Adam Hodges, a former sociolinguistics professor at Carnegie Mellon University in Qatar, argues there is an added layer of culture and context to the term “dating” that is often overlooked. “We use language to give meaning to the world around us. So the way that we label events or phenomenon, such as dating, is definitely going to provide a certain perspective on what that means for us,” he says. Therefore, taking on the “dating” vernacular to describe their relationship and labeling their significant other as “boyfriend” or “girlfriend,” does put some couples at risk of falling into the physical expectations that come with “dating,” Hodges says. But, he adds, these fears can be allayed because “the most important connotation that is borrowed is the ability to choose your own mate,” which is also the main precept of dating in the West.
One way that some young Muslim couples are rebuking the idea of dating being offensive is by terming it “halal dating.” Halal refers to something permissible within Islam. By adding the permissibility factor, some young couples argue, they are removing the idea that anything haram, or prohibited, such as premarital sex, is happening in the relationship.
On the other hand, some young couples believe there should be no stigma attached to dating and, therefore, reject the idea of calling it halal. “My justification is that we are dating with the intention of one day being married and, I guess, that’s what makes it okay,” Ileiwat says.

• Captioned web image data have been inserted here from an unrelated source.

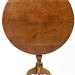 9. Walnut Tilt Top Tea Table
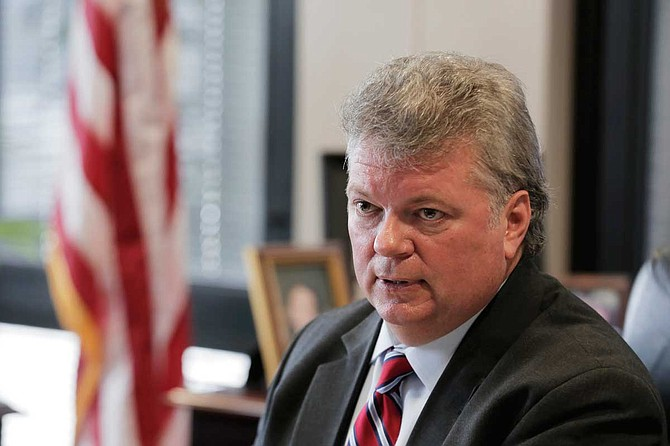 Mississippi Attorney General Jim Hood joined 47 other state attorney generals on Tuesday in a bipartisan investigation of Facebook's data and competitive practices. Photo by Imani Khayyam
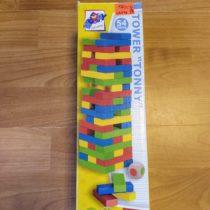 Společenská hra – věž Woody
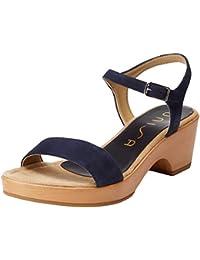timeless design e5d3a f36b1 Suchergebnis auf Amazon.de für: Unisa Schuhe - Damen ...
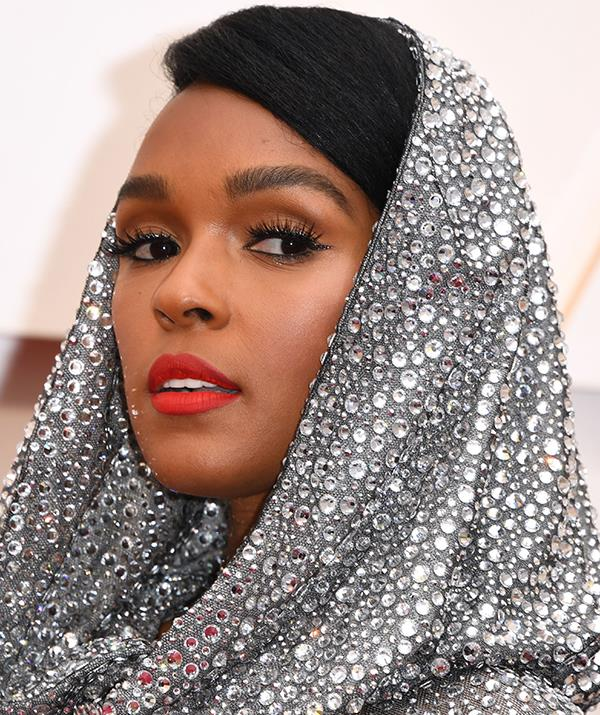 Singer Janelle Monae's sequined dress was a statement in itself, and her oh-so-subtle sparkly eyeliner finished her ensemble to perfection.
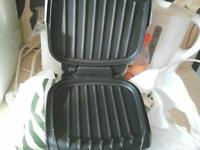 grill as New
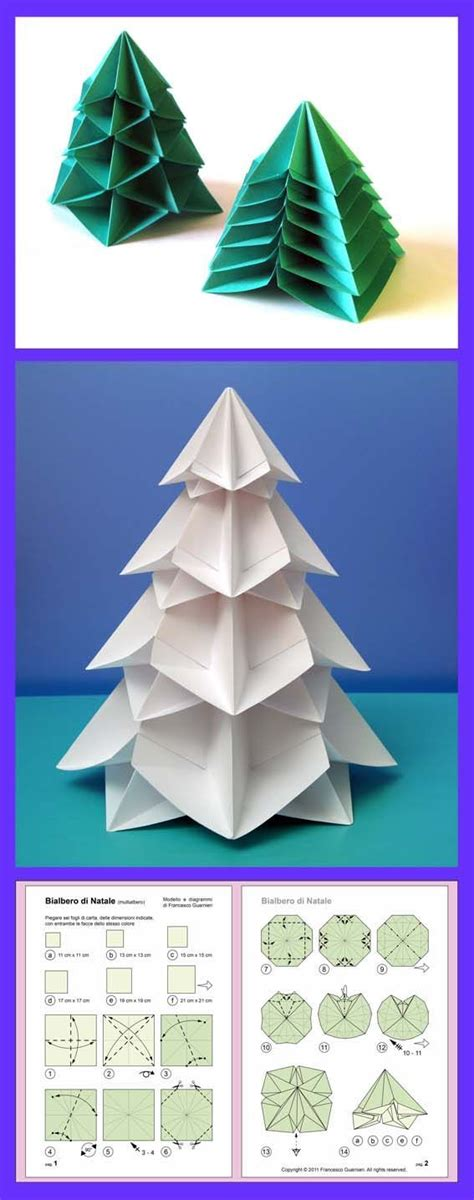 fold origami tree 17 best images about origami on
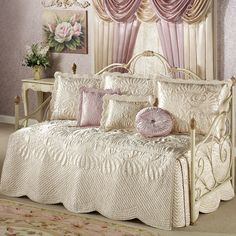 venetia 5 pc gray daybed bedding set by laura ashley daybed bedding daybed and laura ashley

Khalil Jessa, founder of Salaam Swipe, a dating app that caters to young Muslims, also believes that the negative associations attached to dating depend on the particular society. “This conception that dating necessarily implies physical touching is an assumption that people are making. When they take the word dating, they’re adding this connotation to it, and I don’t think that’s necessarily the case. It’s up to each individual and each couple to choose how they wish to interact with one another,” Jessa argues.
Getting to know someone and making the informed decision to marry them is not an alien concept in Islamic societies. Abdullah Al-Arian, a history professor at Georgetown University School of Foreign Service in Qatar, says that the idea of courtship has been present in Muslim societies for centuries, but was subdued in colonial times. When the British and the rest of Europe colonized much of the world, they also placed social restrictions on sexual interactions between unmarried couples, Al-Arian says. These social restrictions also took hold in certain Islamic societies, with religious restrictions on sex leading some to go as far as segregating the genders as much as possible, including in schools, universities and even at social gatherings.
These practices began to disintegrate as women started entering the workforce, demanding their rights for universal education and pursuing higher education, Al-Arian says. Segregating because of religious dogma became harder. And so, as the genders mixed, dating relationships also took root in some societies. This, he says, further facilitated the imitation of Western relationships.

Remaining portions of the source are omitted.